I have many female friends, and even sisters who are in these ridiculous relationships with men who don’t want the same thing from life that they do… but yet, they don’t leave because they have this delusion that they can change him.

As we all  know, I am the queen of stupid relationships, but I can honestly say that I have never been with a man who I thought I could change. Fix him maybe… be the one person who sticks by him through his tantrums perhaps… but I never wanted to change them.

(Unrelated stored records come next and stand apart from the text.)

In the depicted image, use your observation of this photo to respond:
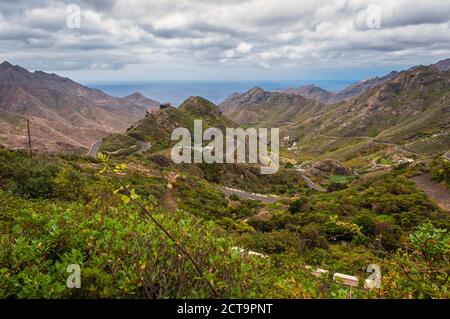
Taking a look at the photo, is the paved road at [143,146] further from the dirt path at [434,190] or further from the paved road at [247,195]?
the dirt path at [434,190]

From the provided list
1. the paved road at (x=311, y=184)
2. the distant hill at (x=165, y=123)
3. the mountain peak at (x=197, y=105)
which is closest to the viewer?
the paved road at (x=311, y=184)

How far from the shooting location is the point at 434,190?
1839 inches

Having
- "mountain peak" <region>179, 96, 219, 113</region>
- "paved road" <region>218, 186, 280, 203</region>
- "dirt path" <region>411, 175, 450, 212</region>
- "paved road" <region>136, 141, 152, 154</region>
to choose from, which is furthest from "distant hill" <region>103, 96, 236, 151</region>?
"dirt path" <region>411, 175, 450, 212</region>

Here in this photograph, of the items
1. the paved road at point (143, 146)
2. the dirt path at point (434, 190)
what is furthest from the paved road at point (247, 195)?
the paved road at point (143, 146)

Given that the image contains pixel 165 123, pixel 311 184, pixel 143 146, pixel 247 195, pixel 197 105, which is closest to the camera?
pixel 247 195

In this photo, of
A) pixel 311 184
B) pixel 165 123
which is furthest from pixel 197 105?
pixel 311 184

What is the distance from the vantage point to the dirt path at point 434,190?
1635 inches

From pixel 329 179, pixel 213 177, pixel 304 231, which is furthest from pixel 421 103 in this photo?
pixel 304 231

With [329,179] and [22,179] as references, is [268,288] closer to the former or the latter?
[22,179]

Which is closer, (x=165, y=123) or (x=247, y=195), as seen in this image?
(x=247, y=195)

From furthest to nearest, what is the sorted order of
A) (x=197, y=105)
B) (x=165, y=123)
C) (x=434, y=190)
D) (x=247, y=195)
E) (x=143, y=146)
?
(x=197, y=105) < (x=165, y=123) < (x=143, y=146) < (x=247, y=195) < (x=434, y=190)

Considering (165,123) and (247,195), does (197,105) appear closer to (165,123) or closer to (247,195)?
(165,123)

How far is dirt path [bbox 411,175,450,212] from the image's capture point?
41.5m
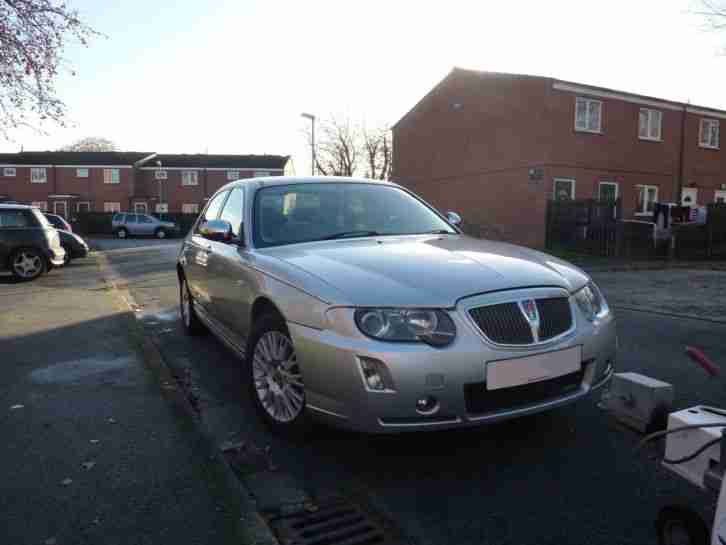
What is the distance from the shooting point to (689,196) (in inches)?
1035

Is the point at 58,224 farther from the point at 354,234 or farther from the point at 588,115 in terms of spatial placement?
the point at 588,115

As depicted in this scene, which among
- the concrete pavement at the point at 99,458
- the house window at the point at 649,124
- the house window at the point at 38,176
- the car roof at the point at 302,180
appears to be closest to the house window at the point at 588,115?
the house window at the point at 649,124

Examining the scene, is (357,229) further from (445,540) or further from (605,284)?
(605,284)

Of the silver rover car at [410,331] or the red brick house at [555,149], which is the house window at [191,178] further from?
the silver rover car at [410,331]

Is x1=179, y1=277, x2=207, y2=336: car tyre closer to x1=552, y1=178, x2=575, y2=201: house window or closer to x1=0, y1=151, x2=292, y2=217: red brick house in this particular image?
x1=552, y1=178, x2=575, y2=201: house window

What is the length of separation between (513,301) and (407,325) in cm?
57

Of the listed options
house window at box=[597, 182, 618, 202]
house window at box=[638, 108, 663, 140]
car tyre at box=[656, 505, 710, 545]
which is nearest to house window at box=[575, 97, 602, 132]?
house window at box=[597, 182, 618, 202]

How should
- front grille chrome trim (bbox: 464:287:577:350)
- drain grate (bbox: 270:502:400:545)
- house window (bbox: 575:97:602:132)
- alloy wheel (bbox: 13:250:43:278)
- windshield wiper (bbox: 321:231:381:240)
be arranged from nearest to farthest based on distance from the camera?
drain grate (bbox: 270:502:400:545)
front grille chrome trim (bbox: 464:287:577:350)
windshield wiper (bbox: 321:231:381:240)
alloy wheel (bbox: 13:250:43:278)
house window (bbox: 575:97:602:132)

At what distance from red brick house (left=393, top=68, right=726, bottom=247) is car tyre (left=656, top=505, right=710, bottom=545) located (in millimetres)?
19035

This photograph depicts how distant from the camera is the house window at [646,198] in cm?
2503

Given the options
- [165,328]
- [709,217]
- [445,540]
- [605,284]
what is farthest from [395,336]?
[709,217]

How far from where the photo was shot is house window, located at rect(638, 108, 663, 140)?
24753 millimetres

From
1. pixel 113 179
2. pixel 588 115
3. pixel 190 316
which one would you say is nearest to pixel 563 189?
→ pixel 588 115

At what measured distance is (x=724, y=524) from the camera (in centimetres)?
181
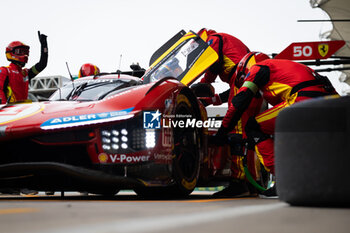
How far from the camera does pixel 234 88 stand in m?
5.82

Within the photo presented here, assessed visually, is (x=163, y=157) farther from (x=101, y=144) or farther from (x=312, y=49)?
(x=312, y=49)

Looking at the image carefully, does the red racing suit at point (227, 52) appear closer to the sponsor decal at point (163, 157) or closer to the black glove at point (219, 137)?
the black glove at point (219, 137)

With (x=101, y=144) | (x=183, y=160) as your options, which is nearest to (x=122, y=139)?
(x=101, y=144)

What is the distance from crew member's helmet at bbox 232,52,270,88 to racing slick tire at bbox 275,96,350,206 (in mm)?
2440

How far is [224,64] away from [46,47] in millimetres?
3049

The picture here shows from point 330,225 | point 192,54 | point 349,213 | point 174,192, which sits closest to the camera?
point 330,225

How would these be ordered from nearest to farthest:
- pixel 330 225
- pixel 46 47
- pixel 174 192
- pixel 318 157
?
pixel 330 225, pixel 318 157, pixel 174 192, pixel 46 47

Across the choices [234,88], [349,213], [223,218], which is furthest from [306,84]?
[223,218]

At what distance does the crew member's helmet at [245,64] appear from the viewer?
545 centimetres

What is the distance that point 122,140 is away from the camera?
4.00 m

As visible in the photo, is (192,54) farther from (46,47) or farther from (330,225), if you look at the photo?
(330,225)

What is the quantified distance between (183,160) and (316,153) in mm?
1822

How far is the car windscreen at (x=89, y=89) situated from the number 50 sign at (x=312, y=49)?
8.46m
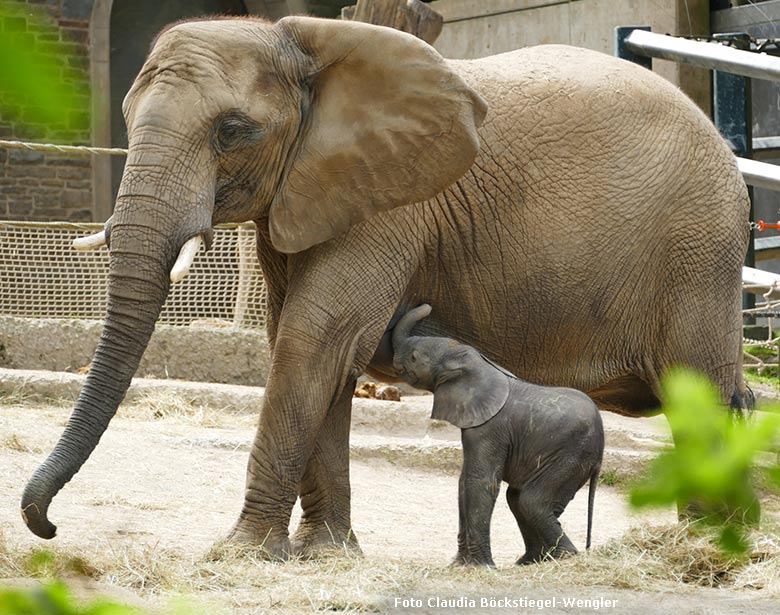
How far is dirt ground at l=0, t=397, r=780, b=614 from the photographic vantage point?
4.16 m

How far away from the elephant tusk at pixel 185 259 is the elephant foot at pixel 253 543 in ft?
3.32

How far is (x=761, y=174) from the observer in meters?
6.52

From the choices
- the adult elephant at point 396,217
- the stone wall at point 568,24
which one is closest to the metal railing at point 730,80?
the adult elephant at point 396,217

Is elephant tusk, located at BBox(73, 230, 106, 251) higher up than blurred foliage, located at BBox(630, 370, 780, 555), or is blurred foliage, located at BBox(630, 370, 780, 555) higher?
blurred foliage, located at BBox(630, 370, 780, 555)

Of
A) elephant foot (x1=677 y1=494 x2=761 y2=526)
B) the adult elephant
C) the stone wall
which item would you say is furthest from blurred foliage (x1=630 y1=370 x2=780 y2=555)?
the stone wall

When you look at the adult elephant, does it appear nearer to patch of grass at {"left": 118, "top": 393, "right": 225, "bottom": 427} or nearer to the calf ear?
the calf ear

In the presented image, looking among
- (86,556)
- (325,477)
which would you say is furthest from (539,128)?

One of my sisters - and I am sure she will hate me telling all her business like this but oh well -has been a relationship with a guy for over five years now. She got pregnant about a year into the relationship and he was not happy at all. He stuck around, told her that was it, no more kids. He also told her several other things he did not want from the relationship. He’s a rare one, who laid it all out on the table so she would know what she was getting into. I told her a long time ago, his desires were not her desires so she needed to be careful. She insisted it was something they could “work on”. Fast forward five years, and they are now married. She wants another child and to move out of the city. Two things he has said no to for as long as I have known him. She is now blowing up my phone all upset because he won’t compromise and I am a bad sister for not taking her side.

Why in the world would you want to have ANOTHER child with someone who didn’t want one to begin with? And why should I encourage it when I know better?

Is there a shortage of men or something? And if so, is it that great that women must now settle for less than what they want?

I know a girl who is trying to get pregnant in hopes that her boyfriend will marry her. What the hell is that about? Why would you want to tie a man down who doesn’t want to be there to begin with?

When a man tells you he never wants to get married, never wants children and that’s ALL you want, why would you  continue in the relationship? Maybe it’s just me. I don’t get it.